Tuesday, October 5, 2010

tall tails

My dog has an extremely long tail which I guess is a positive with his breed.
I got to wondering why that is and have come up with a theory. He is a herding breed and the tail can serve to better balance him while running. The longer the stem to tip, the more balance he can have to take fast turns or look longer and block the sheeps escape.
I imagine the aussie, who is actually from the us, not the cattle dog or the kelpie but the shepherd with no tail, or I should say stem tail as all dogs have 3 vertibre on the tail stem, the shepherd must have a purpose to have no tail but, I can not fathom why. Why would one herding breed have points for long tail and another have stem tail? I must do more research.

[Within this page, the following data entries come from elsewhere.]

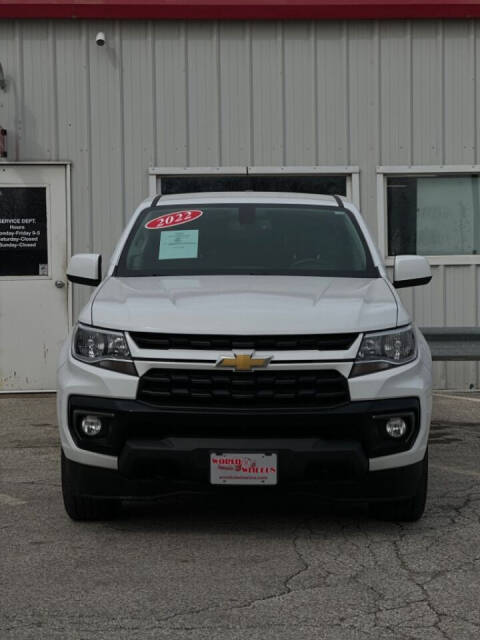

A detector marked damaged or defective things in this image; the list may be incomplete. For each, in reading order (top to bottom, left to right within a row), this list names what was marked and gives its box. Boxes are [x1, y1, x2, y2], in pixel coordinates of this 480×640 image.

cracked asphalt [0, 390, 480, 640]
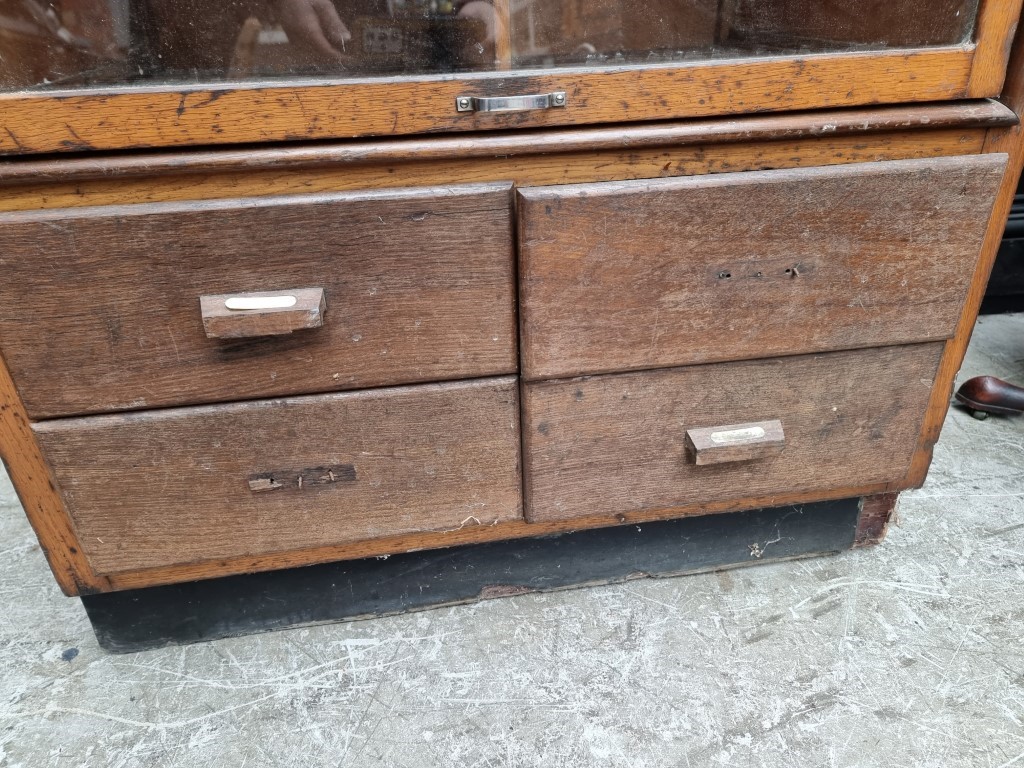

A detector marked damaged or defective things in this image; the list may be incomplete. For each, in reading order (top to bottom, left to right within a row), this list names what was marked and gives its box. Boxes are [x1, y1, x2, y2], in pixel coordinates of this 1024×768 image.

missing drawer handle [198, 286, 326, 338]
missing drawer handle [688, 420, 784, 468]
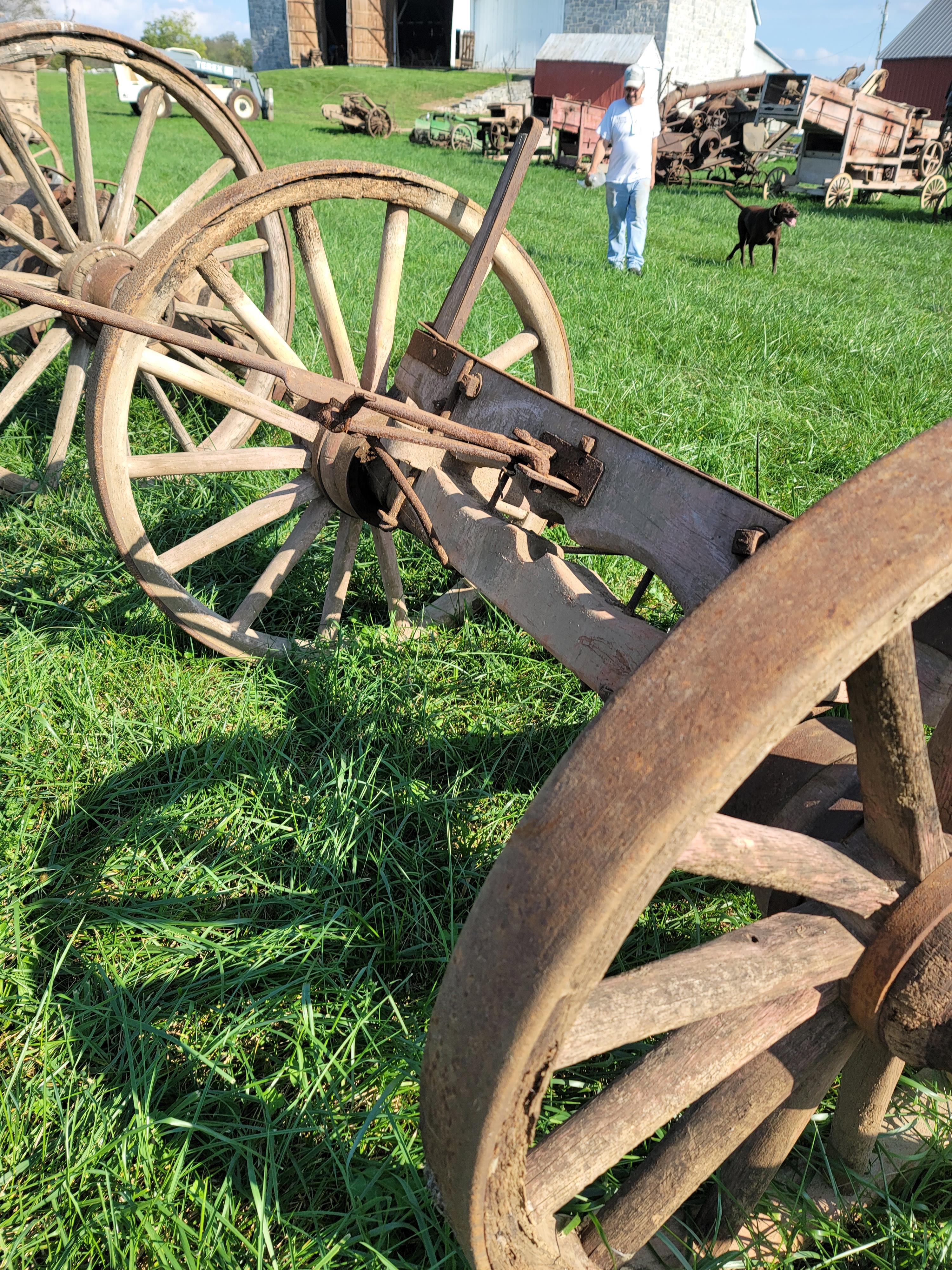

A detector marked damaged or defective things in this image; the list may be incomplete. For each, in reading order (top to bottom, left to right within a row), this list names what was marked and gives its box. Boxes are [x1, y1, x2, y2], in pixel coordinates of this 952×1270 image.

rusted iron strap [0, 276, 543, 475]
rusty metal rim [848, 853, 952, 1041]
rusted iron strap [853, 853, 952, 1041]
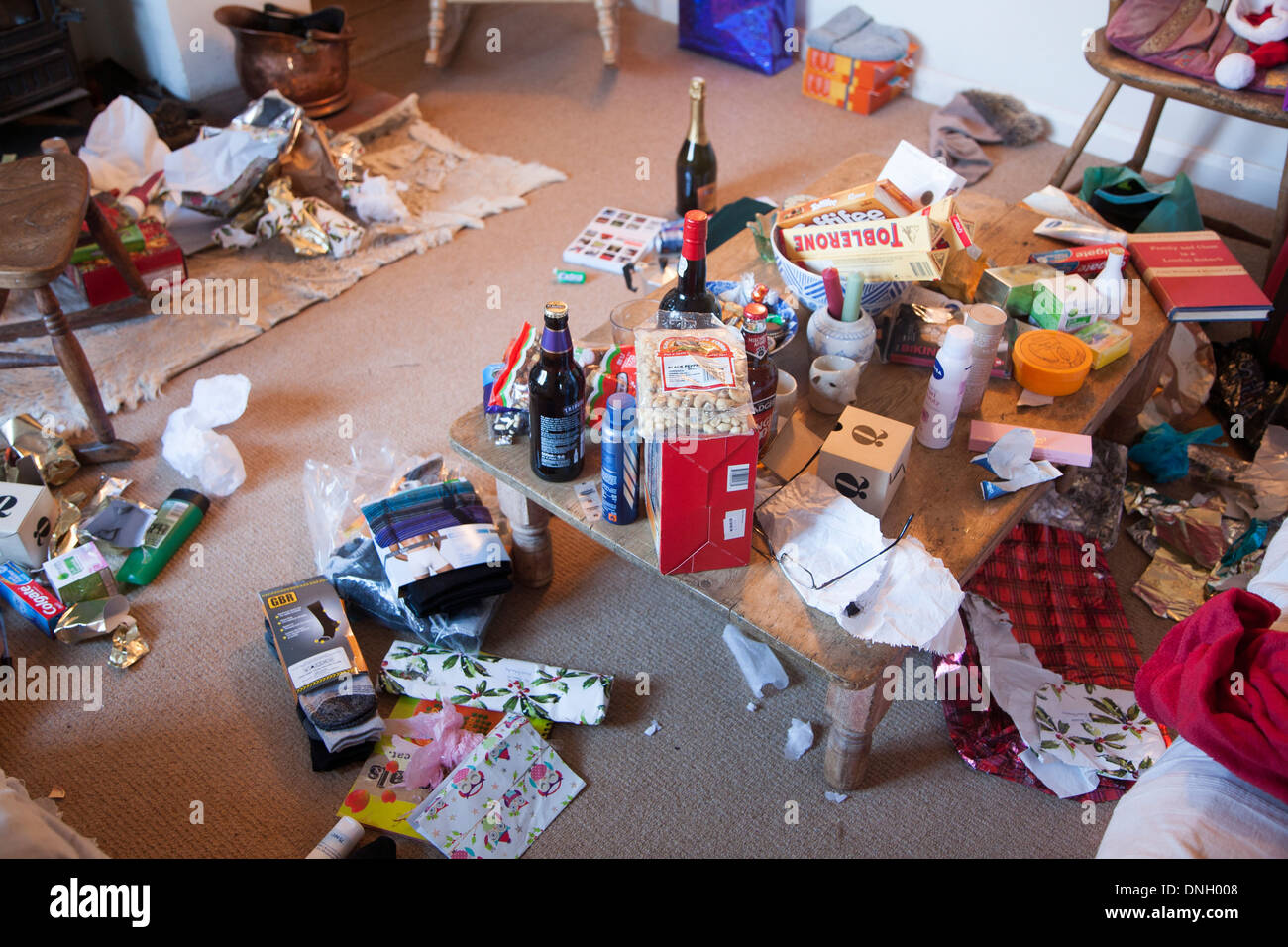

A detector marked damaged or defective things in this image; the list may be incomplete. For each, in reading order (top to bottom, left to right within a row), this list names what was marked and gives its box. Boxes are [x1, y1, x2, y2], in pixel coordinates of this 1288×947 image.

torn tissue paper [161, 376, 251, 499]
torn tissue paper [757, 474, 959, 650]
torn tissue paper [717, 626, 789, 697]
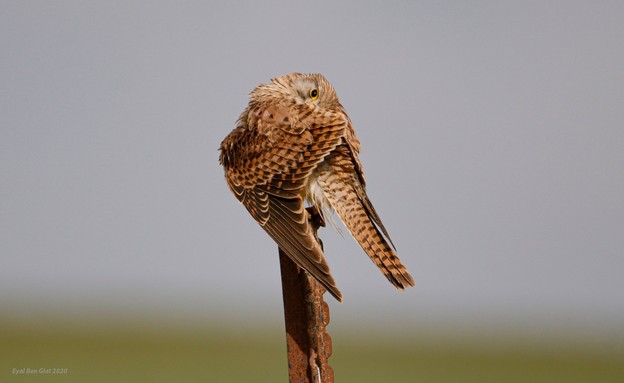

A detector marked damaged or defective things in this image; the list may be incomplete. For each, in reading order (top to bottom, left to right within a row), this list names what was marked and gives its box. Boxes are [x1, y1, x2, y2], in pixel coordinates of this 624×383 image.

rusty metal post [280, 208, 334, 382]
rust on post [280, 208, 334, 382]
corroded pole [280, 208, 334, 382]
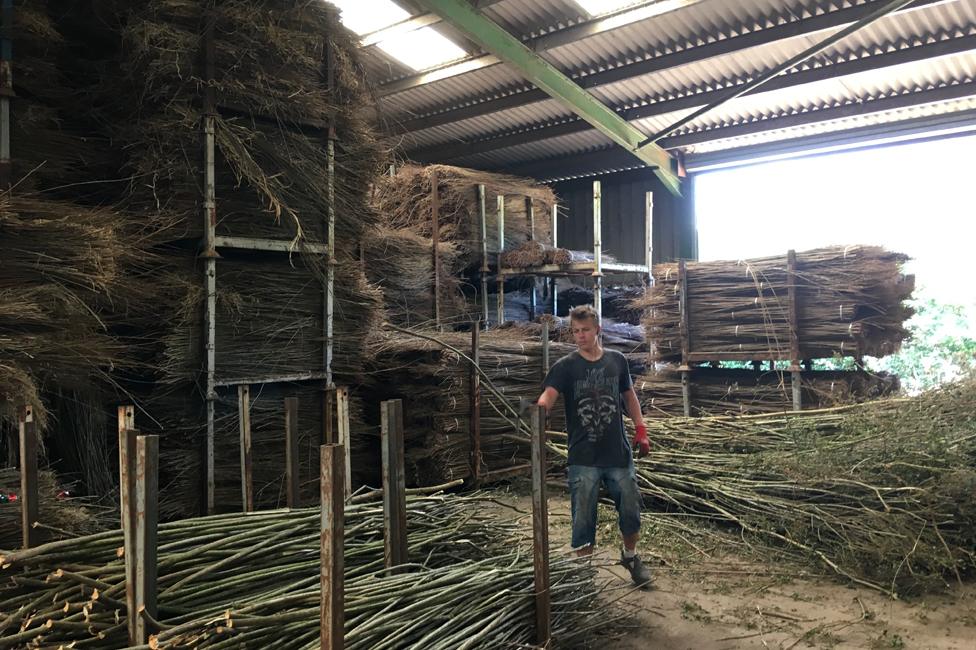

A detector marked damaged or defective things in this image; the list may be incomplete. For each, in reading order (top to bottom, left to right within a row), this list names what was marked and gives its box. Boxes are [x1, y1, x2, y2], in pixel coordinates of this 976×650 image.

rusty metal pole [201, 12, 218, 512]
rusty metal pole [784, 248, 800, 410]
rusty metal pole [18, 404, 38, 548]
rusty metal pole [117, 408, 138, 640]
rusty metal pole [133, 432, 158, 640]
rusty metal pole [236, 382, 252, 508]
rusty metal pole [286, 394, 302, 506]
rusty metal pole [320, 442, 344, 648]
rusty metal pole [380, 398, 406, 568]
rusty metal pole [528, 404, 552, 644]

The difference between breeds always astounds me. Then I wonder why there are size varieties to breeds, (ei beagle 13" and beagle 15 ") or why are there colors in the same breed (black and yellow lab) I know we breed for health, temperment and comform to purpose but, some things seem trivial at best. My dog just happened to have a long tail and of course he has a million great things about him, so I ask why bother putting this in the standard. Who knows why my breed is actually genetically the same as the black coated BSD but akc recognizes it separately while ukc sees them as one breed. If you send in a genetic testing kit you get variations on result too! In the us you may only breed the black coat with the black coat and the black and mahogany with the other Tervs yet in Canada you can mix them. It makes me think that Canada has a stronger gene pool to feed off of because you are more open to health, purpose, temperment breeding. I am sure I will learn later a logical reason for all this but, for now I just have to wonder why.